Im vergangenen Jahrhundert wurden drei Szenarien in Erwägung gezogen, die von der Materiedichte ΩM (sprich: "Omega-M") im Universum abhängen:

Je nach dem Wert der Materiedichte ΩM relativ zu einer kritischen Dichte (üblicherweise zu 1 normiert) ereilt das Universum ein unterschiedliches Schicksal. Für ΩM > 1 (geschlossenes Universum) kehrt sich die anfängliche Expansion irgendwann um und endet in einem "umgekehrten Urknall", dem "Big Crunch" ("großes Zerquetschen"). Falls ΩM < 1 (offenes Universum) expandiert das Universum ewig und strebt einer konstanten Expansionsgeschwindigkeit > 0 zu (schräge gestrichelte Linie). Falls ΩM = 1 (flaches Universum), liegt ein Grenzfall vor, bei dem das Universum gerade nicht kollabiert, sondern einer Expansionsgeschwindigkeit von 0 zustrebt. Man beachte, dass bei heute gleicher Expansionsgeschwindigkeit das Alter des Universums seit dem Urknall verschieden ist. In dem Bild fehlt allerdings etwas…

(Bild: Autor, gemeinfrei)

Wenn die Dichte der Materie hoch ist (ΩM > 1; die kritische Dichte, welche die Fälle unterscheidet, wird üblicherweise zu 1 normiert), sollte sich die Expansion verlangsamen und schließlich umkehren. Gerade so wie ein Ball, den man hochwirft, der dabei immer langsamer wird, schließlich zum Stillstand kommt und wieder zurückfällt. Am Ende würde das Universum wieder in einem Feuerball enden, dem "Big Crunch". Ein solches Universum wird "geschlossenes Universum" genannt.

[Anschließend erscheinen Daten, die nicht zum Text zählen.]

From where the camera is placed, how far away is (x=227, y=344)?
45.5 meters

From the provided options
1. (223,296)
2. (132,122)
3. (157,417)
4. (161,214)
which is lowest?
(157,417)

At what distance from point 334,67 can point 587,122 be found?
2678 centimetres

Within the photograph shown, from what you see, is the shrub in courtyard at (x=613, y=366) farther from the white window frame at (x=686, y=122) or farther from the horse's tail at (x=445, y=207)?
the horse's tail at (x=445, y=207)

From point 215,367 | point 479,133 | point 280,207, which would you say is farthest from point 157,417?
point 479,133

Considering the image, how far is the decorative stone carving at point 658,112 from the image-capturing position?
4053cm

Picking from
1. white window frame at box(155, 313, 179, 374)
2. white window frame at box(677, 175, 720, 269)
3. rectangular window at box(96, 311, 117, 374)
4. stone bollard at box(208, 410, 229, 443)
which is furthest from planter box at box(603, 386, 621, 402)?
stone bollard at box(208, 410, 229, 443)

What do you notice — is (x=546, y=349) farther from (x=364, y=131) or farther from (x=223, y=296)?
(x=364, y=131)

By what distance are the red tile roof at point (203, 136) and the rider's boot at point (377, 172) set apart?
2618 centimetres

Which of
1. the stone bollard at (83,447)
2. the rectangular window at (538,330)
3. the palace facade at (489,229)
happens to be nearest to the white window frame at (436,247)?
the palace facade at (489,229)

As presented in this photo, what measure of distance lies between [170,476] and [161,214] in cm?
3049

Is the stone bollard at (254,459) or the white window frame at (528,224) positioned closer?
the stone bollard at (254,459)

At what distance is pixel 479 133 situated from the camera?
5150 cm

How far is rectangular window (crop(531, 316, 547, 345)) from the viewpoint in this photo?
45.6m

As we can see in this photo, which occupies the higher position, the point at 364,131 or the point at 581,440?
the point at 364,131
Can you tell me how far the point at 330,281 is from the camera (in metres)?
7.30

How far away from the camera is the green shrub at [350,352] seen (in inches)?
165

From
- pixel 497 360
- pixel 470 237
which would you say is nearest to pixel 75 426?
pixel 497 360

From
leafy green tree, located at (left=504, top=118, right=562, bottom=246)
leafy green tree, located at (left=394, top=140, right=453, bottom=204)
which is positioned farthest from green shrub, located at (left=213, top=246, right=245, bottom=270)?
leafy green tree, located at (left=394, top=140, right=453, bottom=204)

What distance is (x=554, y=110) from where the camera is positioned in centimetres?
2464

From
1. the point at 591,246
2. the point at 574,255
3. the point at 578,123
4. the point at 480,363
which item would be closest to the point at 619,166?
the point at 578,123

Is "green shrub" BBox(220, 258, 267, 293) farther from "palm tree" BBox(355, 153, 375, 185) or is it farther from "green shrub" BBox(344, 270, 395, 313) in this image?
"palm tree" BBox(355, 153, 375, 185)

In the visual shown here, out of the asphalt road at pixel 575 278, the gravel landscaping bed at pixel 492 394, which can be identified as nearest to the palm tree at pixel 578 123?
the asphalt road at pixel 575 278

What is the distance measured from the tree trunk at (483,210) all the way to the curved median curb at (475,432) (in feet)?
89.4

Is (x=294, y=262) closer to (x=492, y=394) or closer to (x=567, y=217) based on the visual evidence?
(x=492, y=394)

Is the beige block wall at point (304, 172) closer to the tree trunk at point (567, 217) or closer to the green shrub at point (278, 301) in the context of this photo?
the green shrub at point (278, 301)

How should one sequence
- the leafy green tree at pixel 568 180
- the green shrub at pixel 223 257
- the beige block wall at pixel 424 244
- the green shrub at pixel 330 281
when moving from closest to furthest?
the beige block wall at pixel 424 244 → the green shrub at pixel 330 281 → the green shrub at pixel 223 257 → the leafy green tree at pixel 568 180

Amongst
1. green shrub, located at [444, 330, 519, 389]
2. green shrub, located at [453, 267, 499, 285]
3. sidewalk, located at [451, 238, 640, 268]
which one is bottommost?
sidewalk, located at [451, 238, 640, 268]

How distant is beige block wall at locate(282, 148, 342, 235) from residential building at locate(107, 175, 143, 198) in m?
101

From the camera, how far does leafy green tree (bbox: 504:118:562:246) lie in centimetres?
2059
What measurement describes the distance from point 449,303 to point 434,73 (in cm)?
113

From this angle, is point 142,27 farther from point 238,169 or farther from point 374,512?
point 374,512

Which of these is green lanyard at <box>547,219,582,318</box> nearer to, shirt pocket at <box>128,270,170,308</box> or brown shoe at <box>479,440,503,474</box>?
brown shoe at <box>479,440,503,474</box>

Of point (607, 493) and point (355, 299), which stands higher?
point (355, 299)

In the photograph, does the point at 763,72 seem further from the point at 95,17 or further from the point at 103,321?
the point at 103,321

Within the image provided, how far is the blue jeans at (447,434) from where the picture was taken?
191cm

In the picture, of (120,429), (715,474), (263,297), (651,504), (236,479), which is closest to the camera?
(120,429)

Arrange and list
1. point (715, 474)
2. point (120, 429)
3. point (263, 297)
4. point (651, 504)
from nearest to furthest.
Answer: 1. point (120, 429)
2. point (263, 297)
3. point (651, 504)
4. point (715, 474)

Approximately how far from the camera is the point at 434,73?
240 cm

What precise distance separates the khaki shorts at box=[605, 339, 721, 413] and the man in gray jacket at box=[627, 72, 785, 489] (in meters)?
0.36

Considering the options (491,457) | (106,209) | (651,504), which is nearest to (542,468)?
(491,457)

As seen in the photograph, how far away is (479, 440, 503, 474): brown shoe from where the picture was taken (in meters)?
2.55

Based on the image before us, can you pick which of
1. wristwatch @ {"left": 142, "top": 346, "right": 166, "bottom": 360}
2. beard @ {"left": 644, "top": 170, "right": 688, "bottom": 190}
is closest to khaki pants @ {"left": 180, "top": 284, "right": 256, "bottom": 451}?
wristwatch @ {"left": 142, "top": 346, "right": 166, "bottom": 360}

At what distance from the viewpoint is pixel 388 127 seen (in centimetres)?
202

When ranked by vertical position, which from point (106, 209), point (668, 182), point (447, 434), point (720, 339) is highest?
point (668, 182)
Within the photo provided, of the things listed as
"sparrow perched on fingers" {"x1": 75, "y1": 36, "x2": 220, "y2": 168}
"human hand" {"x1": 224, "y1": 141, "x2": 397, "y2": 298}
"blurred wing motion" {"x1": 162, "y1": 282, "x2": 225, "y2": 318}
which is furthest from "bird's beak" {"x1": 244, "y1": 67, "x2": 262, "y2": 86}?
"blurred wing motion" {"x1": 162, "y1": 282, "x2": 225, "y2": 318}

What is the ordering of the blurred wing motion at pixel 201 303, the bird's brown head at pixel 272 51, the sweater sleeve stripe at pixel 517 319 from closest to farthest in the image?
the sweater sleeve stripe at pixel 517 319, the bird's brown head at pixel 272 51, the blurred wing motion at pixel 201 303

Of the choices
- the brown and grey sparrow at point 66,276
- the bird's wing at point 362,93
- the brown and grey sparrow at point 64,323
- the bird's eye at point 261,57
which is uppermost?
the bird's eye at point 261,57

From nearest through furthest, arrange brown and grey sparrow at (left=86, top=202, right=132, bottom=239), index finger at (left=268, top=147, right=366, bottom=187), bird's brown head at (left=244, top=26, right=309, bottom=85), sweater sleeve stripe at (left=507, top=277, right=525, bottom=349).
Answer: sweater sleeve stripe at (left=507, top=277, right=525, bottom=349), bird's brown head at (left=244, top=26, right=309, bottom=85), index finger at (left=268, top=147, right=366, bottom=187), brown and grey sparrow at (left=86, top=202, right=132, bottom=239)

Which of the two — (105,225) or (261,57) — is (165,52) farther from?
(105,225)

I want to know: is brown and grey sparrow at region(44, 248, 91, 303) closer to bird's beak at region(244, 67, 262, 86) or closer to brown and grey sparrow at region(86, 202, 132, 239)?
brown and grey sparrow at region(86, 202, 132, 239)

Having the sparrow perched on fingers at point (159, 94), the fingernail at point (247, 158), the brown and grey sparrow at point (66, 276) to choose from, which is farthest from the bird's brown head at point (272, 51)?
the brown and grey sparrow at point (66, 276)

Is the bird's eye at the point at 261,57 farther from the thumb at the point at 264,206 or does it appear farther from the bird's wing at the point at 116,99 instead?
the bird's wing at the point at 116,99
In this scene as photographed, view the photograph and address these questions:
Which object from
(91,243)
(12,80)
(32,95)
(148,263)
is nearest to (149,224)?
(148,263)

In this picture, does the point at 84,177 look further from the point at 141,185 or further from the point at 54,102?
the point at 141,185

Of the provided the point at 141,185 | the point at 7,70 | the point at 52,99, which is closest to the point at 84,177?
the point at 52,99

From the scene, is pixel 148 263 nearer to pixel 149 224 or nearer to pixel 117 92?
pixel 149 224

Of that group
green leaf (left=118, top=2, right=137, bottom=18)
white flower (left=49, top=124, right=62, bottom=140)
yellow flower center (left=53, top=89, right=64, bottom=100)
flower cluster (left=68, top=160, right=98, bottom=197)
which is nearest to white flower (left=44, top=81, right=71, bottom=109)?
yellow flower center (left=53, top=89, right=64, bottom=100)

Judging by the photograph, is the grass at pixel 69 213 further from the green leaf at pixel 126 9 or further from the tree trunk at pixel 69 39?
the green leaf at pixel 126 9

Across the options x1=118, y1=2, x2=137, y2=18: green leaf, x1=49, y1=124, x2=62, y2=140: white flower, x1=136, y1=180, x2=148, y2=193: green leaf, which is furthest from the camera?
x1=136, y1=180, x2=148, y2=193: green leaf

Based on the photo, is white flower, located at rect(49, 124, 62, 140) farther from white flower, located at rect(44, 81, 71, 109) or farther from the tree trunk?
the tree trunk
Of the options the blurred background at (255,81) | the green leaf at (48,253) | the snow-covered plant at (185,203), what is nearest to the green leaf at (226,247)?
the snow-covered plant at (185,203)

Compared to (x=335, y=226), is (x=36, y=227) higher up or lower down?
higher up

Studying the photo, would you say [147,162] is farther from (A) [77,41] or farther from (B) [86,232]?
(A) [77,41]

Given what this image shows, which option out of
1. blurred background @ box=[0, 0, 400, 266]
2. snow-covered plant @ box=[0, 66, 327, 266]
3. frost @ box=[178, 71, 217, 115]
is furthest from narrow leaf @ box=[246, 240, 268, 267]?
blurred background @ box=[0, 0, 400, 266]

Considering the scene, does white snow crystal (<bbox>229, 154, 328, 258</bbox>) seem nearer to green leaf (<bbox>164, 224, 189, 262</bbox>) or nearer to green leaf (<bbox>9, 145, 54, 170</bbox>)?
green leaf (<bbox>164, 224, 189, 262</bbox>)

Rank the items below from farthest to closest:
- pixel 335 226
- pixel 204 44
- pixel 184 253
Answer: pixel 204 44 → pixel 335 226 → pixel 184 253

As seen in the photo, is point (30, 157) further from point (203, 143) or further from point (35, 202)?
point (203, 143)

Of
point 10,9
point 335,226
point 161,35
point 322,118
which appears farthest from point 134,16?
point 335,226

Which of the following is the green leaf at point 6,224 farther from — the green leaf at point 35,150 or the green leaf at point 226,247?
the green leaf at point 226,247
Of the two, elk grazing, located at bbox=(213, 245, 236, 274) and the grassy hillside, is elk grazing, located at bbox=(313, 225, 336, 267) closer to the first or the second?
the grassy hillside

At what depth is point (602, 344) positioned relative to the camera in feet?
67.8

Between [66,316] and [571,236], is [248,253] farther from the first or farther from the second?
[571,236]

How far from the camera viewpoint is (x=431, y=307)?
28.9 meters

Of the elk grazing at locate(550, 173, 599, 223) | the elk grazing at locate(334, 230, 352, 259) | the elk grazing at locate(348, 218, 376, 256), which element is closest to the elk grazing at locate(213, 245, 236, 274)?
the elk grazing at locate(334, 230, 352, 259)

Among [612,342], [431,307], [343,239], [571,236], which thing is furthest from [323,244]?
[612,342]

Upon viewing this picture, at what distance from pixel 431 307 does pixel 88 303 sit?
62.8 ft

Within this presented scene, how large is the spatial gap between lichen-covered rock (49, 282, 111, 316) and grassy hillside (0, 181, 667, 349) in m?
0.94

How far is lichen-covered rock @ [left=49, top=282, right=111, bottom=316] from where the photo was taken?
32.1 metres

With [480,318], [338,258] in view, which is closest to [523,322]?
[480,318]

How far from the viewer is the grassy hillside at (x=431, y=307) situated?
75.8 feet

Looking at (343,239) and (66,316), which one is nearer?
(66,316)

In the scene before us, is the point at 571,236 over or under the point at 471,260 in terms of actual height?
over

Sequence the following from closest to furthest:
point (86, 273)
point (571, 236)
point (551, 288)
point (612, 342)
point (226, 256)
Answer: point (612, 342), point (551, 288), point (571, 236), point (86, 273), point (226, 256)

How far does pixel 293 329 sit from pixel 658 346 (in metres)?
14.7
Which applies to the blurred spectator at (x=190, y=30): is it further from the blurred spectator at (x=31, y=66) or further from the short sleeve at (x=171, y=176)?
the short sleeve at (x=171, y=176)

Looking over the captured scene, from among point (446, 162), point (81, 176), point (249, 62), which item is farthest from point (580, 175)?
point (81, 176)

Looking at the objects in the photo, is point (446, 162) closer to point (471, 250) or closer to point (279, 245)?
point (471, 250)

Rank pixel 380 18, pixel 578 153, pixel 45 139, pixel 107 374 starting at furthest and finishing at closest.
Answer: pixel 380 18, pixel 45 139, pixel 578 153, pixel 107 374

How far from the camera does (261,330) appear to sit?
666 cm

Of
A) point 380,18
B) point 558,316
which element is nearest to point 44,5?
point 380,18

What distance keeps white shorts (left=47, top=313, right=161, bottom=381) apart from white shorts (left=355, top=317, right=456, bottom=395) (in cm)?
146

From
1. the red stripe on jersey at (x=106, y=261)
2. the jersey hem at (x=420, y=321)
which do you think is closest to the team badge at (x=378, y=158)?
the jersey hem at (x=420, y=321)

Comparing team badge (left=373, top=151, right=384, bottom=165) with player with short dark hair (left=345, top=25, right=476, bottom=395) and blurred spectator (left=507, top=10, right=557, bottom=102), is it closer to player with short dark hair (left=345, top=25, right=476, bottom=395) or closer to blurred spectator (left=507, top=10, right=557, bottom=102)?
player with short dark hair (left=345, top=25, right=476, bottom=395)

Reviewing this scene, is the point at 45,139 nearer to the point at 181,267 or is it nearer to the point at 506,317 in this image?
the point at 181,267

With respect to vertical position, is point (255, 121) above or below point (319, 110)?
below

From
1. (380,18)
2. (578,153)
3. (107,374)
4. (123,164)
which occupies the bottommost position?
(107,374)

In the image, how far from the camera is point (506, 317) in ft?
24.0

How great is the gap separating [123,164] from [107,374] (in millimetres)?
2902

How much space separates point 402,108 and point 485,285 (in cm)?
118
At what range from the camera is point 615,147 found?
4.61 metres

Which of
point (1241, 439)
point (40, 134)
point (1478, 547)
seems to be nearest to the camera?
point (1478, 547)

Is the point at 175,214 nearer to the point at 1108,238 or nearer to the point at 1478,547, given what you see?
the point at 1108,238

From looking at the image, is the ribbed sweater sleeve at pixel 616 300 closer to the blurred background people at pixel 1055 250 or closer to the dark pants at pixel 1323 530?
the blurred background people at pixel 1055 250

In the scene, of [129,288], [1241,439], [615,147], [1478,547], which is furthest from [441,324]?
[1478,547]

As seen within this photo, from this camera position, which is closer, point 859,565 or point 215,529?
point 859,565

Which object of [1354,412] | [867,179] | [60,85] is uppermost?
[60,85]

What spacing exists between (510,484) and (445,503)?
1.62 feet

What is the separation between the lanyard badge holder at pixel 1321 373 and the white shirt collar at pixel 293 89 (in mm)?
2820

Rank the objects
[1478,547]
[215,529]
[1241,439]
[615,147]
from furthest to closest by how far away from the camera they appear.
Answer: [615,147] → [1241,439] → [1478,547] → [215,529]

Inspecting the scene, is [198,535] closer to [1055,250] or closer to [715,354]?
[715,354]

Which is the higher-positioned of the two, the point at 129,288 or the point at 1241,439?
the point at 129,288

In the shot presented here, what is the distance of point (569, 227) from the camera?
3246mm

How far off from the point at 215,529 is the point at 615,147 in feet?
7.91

Sollte die Dichte der Materie so gering sein, dass die Verzögerung durch die Schwerkraft nicht ausreicht, um die Expansion zum Stillstand zu bringen (ΩM < 1), würde das Universum ewig expandieren und sich immer weiter ausdünnen. Dieser Fall entspräche einem Ball, der mit mehr als der Fluchtgeschwindigkeit der Erde in den Weltraum geschossen würde und niemals zurückkehrte. Ein solches Universum wird "offenes Universum" genannt.

Das dritte Szenario wäre der Grenzfall zwischen den beiden vorgenannten: bei genau der kritischen Dichte (ΩM = 1) würde die Expansion sich immer weiter verlangsamen und gegen den Stillstand streben, der jedoch unendlich lange auf sich warten ließe. Dies entspräche einem mit exakter Fluchtgeschwindigkeit von der Erde abgefeuerten Ball, der gerade nicht mehr zurückfallen würde. Auch hier würde das Universum qualitativ ewig expandieren, aber es gibt einen quantitativen Unterschied, der die Geometrie des Raums betrifft.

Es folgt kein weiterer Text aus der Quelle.